Jeder von uns wirft sich vieles vor. Jeder von uns hat dunkle Punkte in seinem Leben, die er gerne ungeschehen machen möchte.

Und wir haben immer wieder das Gefühl, daß wir dies oder jenes nicht verdient hätten.

Fangen wir also bei uns selber an, akzeptieren wir, daß wir nur Menschen sind, mit allen Fehlern und mit Ecken und Kanten.
Da passieren Mißgeschicke einfach. Die aber brauchen wir uns und anderen nicht nachzutragen.
Mit dem Vergeben beginnt ein anderes Leben, ein gesundes Leben, daß nicht überlagert ist von Bitterkeit und Groll.

Sehr hilfreich für den Vergebungs-Weg sind Affirmationen. Das sind tägliche Übungen von kreativen Formulierungen, die ständig wiederholt werden sollten, damit sie Wirkung zeigen. Ein Vorschlag dafür ist z.B.: Ich liebe mich und ich akzeptiere mich, so wie ich bin.

Seit einiger Zeit macht eine fabelhafte Methode von sich reden, die Umstimmung bei Ängsten, Wut, Enttäuschung und anderen emotionalen Gefühlen ermöglicht. Diese Methode heißt EFT – Emotional Freedom Techniques. Dabei werden Meridian-Punkte beklopft. Oftmals in einer einzigen Sitzung fühlt man sich befreit von z.B. Höhenangst, Phobien, Haß, Wut, Groll, Enttäuschung, Ängsten aller Art.

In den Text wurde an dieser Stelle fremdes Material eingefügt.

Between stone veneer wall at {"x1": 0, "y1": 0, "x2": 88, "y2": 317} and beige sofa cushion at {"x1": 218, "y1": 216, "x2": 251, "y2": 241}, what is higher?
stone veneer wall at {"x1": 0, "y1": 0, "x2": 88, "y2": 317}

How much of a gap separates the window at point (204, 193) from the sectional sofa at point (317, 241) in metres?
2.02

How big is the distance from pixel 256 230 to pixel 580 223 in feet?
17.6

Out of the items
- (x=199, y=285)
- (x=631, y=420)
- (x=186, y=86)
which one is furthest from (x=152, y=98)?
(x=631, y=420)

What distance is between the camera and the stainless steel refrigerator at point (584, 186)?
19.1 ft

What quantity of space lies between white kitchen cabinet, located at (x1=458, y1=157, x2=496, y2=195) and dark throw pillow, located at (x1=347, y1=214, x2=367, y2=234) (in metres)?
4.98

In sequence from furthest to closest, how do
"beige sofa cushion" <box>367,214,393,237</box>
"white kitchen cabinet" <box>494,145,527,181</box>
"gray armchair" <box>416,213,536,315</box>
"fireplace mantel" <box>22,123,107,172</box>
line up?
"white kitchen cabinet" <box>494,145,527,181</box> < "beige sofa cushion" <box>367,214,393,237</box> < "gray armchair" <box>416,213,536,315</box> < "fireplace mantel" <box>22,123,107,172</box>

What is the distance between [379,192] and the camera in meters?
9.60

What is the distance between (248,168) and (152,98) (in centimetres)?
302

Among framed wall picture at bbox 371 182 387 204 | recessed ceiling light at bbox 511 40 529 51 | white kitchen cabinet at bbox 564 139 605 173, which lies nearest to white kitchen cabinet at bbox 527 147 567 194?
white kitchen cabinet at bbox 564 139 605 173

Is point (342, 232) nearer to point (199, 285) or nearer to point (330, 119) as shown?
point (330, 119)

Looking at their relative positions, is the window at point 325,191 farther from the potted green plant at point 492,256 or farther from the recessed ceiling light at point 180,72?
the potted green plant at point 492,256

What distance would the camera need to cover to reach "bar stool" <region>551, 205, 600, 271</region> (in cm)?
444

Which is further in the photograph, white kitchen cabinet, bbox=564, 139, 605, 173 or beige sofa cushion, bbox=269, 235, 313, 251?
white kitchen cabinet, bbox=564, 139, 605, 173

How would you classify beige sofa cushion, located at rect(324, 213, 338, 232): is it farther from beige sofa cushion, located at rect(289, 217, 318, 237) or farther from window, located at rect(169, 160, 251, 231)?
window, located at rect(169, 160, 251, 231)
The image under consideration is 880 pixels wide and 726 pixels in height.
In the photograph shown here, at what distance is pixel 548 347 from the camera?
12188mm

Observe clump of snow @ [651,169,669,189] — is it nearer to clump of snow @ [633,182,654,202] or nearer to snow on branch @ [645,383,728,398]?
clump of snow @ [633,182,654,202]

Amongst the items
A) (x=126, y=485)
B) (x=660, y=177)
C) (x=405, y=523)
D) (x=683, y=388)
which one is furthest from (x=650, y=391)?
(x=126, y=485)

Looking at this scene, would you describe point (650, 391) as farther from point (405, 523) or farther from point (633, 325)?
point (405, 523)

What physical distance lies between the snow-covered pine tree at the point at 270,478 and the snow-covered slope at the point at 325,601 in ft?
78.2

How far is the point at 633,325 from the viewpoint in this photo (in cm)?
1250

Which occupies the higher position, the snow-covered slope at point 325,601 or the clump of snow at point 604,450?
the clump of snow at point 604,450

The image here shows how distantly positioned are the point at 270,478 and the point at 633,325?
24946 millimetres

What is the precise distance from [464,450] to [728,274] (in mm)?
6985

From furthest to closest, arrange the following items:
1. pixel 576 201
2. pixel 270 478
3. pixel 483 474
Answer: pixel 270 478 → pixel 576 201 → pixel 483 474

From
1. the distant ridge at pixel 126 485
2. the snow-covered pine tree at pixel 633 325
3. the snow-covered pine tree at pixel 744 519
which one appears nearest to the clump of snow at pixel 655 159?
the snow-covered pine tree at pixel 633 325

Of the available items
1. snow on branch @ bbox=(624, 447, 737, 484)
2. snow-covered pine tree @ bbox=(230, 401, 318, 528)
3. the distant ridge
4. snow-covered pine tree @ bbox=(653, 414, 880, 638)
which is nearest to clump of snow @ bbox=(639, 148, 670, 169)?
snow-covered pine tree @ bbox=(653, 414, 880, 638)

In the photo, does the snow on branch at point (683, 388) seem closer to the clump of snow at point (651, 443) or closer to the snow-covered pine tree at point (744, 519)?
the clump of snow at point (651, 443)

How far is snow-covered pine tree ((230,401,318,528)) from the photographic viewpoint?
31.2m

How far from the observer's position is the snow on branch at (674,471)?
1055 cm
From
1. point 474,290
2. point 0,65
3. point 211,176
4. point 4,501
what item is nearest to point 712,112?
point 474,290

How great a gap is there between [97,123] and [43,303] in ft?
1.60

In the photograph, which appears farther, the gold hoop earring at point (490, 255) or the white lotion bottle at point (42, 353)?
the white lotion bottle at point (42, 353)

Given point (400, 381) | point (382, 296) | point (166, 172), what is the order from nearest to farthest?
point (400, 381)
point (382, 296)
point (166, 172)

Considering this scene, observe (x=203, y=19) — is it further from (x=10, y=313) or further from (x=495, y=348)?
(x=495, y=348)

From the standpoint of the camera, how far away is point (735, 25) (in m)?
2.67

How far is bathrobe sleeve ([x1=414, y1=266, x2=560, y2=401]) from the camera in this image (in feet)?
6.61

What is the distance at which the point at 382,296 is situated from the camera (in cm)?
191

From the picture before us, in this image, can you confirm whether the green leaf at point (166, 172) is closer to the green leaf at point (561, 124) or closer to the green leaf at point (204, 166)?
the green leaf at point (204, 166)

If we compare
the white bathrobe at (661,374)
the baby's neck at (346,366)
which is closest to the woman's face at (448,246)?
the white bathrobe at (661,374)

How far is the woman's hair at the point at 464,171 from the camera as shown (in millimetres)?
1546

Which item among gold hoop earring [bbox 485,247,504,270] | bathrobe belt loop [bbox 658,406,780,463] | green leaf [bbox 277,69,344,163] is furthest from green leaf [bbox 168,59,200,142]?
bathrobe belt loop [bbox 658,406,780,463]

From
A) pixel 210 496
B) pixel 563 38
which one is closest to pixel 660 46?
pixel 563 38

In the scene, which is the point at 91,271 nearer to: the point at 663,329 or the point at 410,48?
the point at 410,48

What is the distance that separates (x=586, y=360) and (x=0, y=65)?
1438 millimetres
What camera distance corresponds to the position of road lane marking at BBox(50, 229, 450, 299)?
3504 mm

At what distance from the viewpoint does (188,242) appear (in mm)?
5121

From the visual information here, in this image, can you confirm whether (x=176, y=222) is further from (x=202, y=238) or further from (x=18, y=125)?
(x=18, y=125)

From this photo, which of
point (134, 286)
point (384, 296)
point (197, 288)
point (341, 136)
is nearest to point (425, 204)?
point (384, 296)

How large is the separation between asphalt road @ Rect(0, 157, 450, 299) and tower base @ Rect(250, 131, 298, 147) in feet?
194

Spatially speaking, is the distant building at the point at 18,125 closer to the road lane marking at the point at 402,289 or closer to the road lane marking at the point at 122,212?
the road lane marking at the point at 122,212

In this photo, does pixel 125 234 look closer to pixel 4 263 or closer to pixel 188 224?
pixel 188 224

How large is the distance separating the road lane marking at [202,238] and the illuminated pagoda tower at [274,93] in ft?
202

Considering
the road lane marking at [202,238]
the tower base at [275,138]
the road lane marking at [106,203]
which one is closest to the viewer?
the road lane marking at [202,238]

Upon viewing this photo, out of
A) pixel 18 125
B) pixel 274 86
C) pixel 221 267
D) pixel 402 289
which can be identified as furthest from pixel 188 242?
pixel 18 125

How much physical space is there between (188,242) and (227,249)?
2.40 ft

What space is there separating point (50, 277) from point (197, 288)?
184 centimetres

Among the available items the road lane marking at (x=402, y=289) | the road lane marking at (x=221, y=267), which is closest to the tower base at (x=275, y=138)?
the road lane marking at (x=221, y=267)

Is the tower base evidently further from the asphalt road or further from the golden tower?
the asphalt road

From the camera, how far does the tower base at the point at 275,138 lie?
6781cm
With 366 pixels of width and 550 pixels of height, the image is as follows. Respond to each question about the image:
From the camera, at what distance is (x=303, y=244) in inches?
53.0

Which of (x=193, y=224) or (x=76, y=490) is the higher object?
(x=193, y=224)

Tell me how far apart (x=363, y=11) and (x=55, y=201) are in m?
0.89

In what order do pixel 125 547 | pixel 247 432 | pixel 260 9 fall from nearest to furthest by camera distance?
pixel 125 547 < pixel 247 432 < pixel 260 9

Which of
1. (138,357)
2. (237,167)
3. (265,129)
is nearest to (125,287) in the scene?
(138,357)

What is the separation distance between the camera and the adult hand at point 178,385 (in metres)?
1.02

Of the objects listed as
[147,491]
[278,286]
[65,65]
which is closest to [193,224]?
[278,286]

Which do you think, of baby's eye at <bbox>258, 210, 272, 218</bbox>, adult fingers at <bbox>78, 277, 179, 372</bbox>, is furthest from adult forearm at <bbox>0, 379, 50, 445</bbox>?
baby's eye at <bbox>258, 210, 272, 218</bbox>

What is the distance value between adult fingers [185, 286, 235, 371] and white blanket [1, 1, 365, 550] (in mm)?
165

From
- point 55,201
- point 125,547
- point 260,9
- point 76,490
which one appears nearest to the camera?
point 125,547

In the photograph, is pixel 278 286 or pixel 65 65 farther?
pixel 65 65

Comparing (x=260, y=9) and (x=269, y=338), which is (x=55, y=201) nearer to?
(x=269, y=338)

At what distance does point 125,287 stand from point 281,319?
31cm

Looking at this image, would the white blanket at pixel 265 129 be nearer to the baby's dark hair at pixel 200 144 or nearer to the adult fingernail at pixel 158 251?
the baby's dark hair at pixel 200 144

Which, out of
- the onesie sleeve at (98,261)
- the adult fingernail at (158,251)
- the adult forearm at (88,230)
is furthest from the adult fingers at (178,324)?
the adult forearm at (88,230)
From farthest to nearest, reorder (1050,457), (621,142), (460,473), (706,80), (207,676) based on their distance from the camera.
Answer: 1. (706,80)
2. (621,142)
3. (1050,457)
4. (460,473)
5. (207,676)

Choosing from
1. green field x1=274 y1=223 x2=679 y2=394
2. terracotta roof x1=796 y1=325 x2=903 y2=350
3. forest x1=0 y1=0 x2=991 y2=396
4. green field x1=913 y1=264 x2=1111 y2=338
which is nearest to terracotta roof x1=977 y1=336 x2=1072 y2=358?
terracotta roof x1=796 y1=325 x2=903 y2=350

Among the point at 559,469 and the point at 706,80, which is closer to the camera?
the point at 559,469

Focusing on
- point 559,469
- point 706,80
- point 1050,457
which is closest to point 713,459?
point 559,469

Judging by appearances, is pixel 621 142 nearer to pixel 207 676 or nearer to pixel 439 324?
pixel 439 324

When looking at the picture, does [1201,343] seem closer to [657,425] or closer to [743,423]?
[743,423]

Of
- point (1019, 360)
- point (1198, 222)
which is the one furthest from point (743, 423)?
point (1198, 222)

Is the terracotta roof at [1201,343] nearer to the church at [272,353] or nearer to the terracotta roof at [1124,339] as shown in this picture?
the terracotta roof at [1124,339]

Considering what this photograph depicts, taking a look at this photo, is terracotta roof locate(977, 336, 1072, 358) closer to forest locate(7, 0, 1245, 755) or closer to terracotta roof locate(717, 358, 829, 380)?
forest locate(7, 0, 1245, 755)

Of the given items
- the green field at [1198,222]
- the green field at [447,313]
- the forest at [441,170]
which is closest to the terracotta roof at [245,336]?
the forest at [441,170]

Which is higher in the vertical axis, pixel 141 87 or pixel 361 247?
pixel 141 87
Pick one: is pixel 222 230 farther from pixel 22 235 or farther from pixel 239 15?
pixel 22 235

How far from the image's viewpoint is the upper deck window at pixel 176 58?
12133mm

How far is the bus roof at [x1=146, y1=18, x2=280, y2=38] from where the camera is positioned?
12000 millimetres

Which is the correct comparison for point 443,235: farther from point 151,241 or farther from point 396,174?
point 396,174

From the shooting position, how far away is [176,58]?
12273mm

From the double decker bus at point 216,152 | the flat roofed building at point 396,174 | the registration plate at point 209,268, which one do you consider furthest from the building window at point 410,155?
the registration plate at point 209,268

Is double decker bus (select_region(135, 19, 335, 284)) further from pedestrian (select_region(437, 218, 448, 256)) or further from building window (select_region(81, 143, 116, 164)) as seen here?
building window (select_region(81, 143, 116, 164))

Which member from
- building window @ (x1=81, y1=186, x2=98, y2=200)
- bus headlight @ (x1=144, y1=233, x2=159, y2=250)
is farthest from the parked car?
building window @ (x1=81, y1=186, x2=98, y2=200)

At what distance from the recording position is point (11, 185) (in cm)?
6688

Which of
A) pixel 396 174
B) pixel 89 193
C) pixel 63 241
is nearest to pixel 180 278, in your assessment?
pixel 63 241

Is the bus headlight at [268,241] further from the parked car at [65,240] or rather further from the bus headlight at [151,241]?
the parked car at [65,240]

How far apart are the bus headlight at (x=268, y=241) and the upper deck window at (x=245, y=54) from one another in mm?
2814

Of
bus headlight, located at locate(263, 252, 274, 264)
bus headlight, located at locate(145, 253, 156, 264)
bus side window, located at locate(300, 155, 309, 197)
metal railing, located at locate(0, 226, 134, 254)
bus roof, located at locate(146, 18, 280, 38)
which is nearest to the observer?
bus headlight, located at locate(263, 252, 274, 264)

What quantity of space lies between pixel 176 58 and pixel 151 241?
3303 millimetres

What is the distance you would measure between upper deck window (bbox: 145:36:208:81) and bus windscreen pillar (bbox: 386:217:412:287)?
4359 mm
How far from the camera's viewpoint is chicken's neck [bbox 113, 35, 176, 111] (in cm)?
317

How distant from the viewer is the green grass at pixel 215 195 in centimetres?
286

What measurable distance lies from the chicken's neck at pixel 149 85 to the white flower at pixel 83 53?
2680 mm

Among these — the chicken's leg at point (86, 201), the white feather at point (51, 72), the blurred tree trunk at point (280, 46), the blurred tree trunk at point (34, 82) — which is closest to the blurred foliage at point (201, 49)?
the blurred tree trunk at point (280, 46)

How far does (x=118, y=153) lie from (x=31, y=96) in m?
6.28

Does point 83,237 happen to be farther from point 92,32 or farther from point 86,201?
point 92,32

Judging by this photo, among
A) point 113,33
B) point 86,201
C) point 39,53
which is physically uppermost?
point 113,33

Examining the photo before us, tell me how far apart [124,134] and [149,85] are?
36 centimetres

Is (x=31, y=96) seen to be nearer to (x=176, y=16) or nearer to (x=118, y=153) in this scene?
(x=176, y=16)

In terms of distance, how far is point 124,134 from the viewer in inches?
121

Emotionale Blockaden können aufgehoben werden. Somit wird der Weg frei gemacht für seelische und körperliche Heilung. Das beste an dieser Methode ist, daß man sie selbst durchführen kann.

EFT
Emotional Freedom Techniques
Diese einzigartige Heilweise kommt aus Amerika und ist von dem Psychotherapeuten Callahan entwickelt und von Craig zu seiner jetzigen, einfachen Form durch Studien belegt worden. Diese Anwendungen haben ihren Ursprung in der Kinesiologie. Einfaches Tappen auf bestimmte Meridianpunkte bewirkt eine Umstimmung der seelischen Blockaden, die den gesunden Energiefluß behindern.
Es gibt verschiedene Therapeuten, die mit dieser Methode behandeln. In Selbsthilfekursen kann sie jedoch auch erlernt werden.